Personne n’a répondu à ma timide frappe. Sur le côté, à la deuxième entrée possible, j’ai aussi trouvé porte close. Déçu, j’ai fait le tour du village par les venelles. Des maçons s’activaient sur les façades de certaines maisons alors que d’autres étaient à vendre ou dans un grand état de délabrement. Sur une terrasse, le panorama donnait sur les collines à perte de vue. Je me suis mis à fredonner un poème de Cadou, « A la place du ciel, je mettrai ton visage, les oiseaux ne seront même pas étonnés ».

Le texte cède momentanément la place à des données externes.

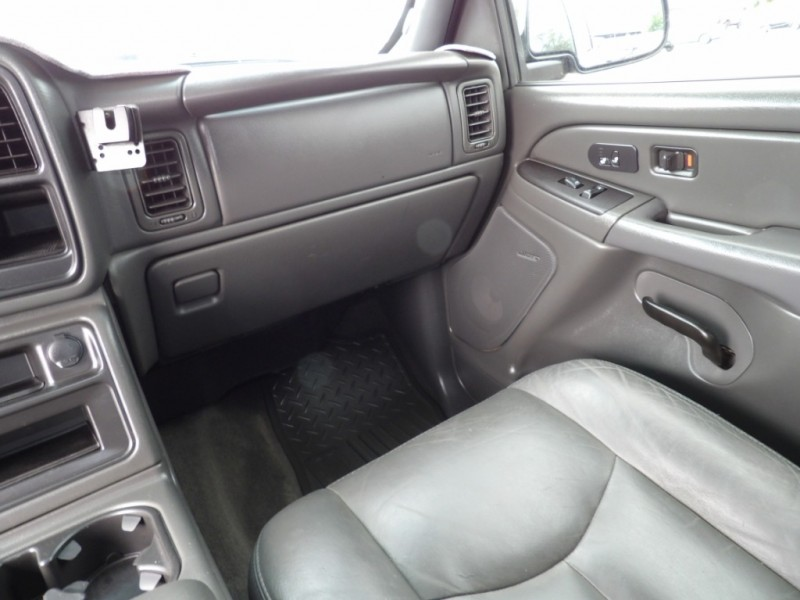 Chevrolet Silverado 1500 2006 price $7,875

Un mois plus tard, je n’avais pas oublié cette visite ratée, mais je me trouvais à portée de regard de deux mains jouant de la guitare, avec dans la voix belle du chanteur, ce même air qui ne me quitte pas. « Et le jour se levant très haut dans ses prunelles on dira le printemps est plus tôt cette année » Des gens étaient venus en ce début septembre, à la salle des fêtes. Déjà des feux d’herbes sèches rappelaient l’automne des brumes matinales. Ils avaient pris un peu de leur temps pour découvrir ce que la chanson garde encore de fine fleur. Loin des micros tapageurs, de la mélasse distribuée comme si les abeilles ne donnaient plus de miel. En ce samedi soir, à la dernière note, les regards se croisaient avec un peu de ferveur retrouvée, du courage pour la nuit à venir, la solitude.

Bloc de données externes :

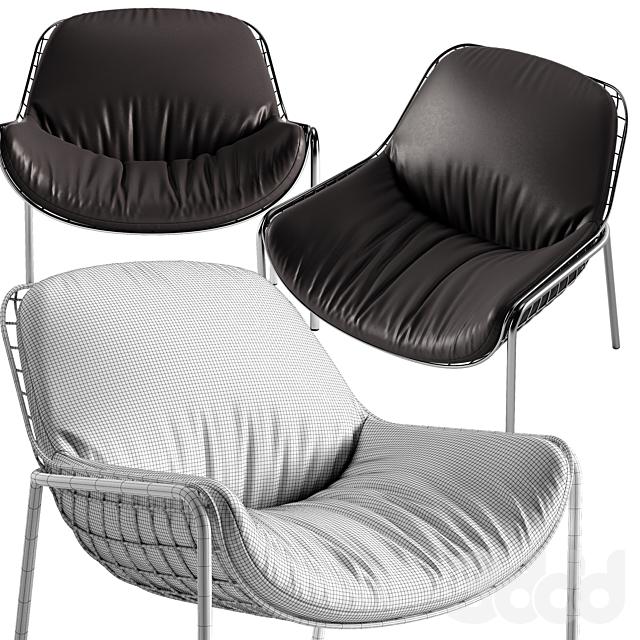 Natuzzi Lave chair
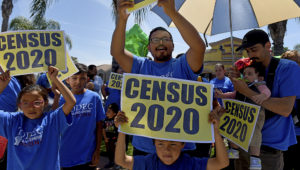 Miguel Sandoval, of Perris, rallies with his family and fellow immigrant-rights advocates with the TODEC Legal Center downtown before canvassing neighborhoods, to talk with residents about participating in the 2020 U.S. Census, in Perris on Sunday, May 5, 2019. (Photo by Jennifer Cappuccio Maher, Inland Valley Daily Bulletin/SCNG)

Au matin juste avant l’angélus, il y aura le premier bruit de moteur sur la route de Saint Paterne, le chant du coq, le vent dans les tilleuls près de l’église. L’artiste aura repris son chemin vers Chalonnes, à deux arpents de terre de la demeure de Cadou, élève buissonnier de l’école de Rochefort. La poésie se déplie dans les grands silences, les rangs de vigne où les vendanges déjà mènent le bal. Le printemps est très tôt chaque année, et l’automne dure à peine le temps de trois fumerolles dans les vallées. L’artiste, de loin, écoutera les rumeurs de la ville, ira longer la Loire son chapeau noir vissé sur la tête. Il restera du soir vibrant, une poignée de mots, des doigts trempés de miel, des sarments sur la braise. Comme d’autres partagent le pain, le chanteur qui s’en va dispense le verbe, partage le verre de l’amitié, la fatigue, et ouvre la barrière à une marée de chansons, qui iront divaguer au gré du courant.
Il y a des moments, des soirs imprévisibles où l’on reprend envie de refaire le monde.